▸ **Prompt**: Each line in the records that mentions the word "Print" needs to be listed.

Start of Input

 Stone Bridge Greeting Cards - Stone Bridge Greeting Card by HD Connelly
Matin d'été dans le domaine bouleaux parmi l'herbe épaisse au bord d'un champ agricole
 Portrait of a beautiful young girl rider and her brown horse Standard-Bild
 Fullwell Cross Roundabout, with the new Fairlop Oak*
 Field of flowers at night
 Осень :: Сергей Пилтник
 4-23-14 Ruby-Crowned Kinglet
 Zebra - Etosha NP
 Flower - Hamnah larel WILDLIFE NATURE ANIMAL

End of Input
Start of Input

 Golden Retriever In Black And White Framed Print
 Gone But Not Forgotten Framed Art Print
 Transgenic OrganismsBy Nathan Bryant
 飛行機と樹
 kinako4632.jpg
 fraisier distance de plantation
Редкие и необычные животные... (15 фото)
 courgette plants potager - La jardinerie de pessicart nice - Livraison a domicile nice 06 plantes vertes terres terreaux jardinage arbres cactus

End of Input
Start of Input

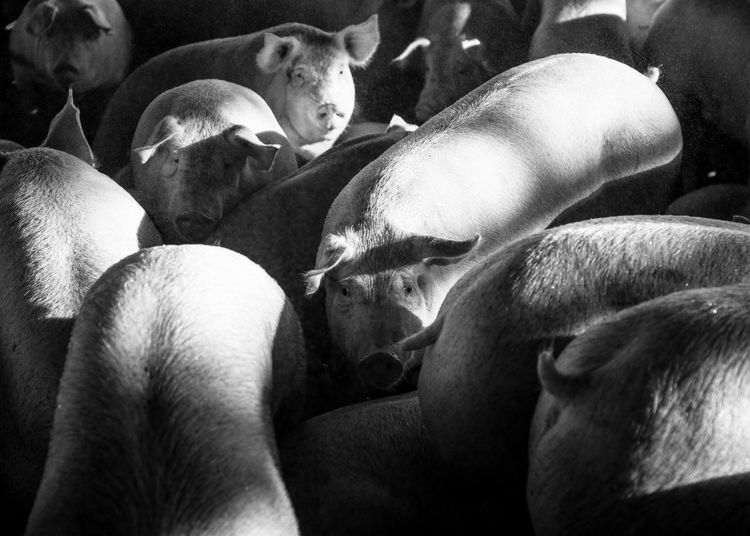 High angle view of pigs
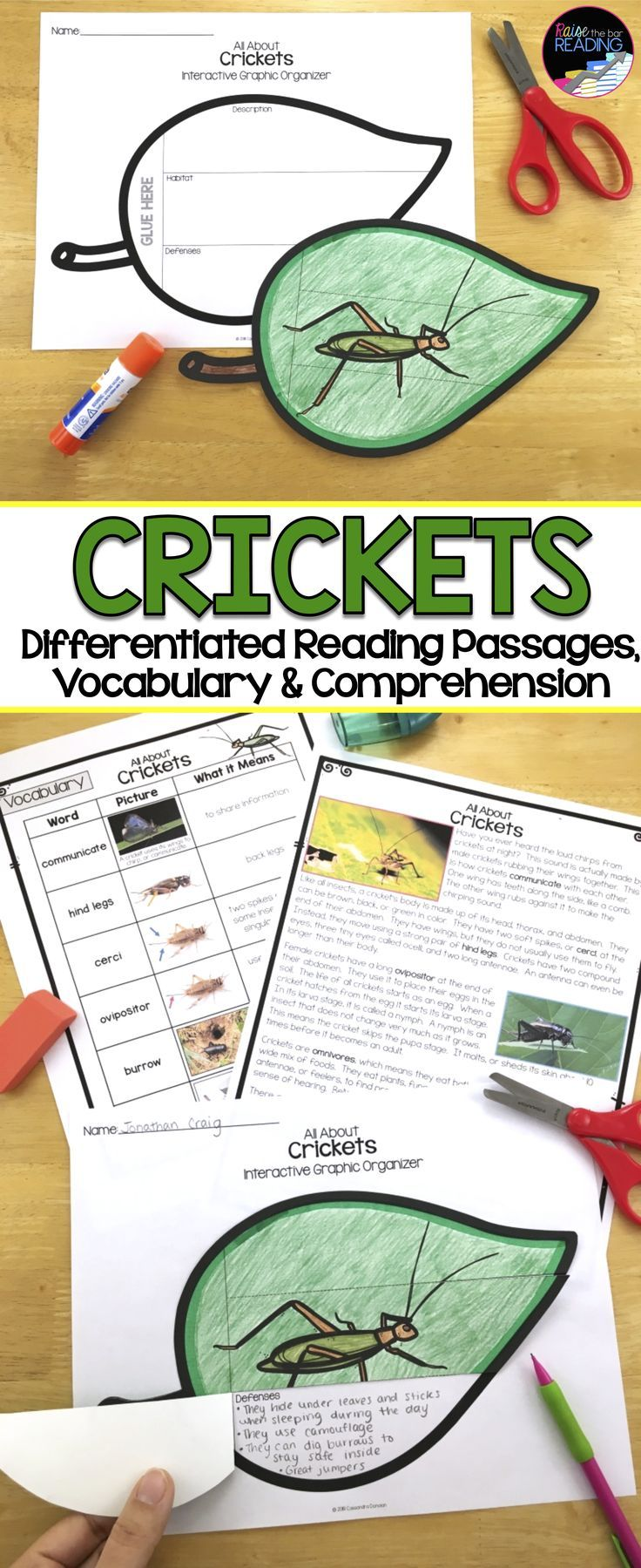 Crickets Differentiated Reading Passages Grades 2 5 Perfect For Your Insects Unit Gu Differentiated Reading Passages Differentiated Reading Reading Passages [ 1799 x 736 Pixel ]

End of Input

▸ **Response to the exercise**:
 Golden Retriever In Black And White Framed Print
 Gone But Not Forgotten Framed Art Print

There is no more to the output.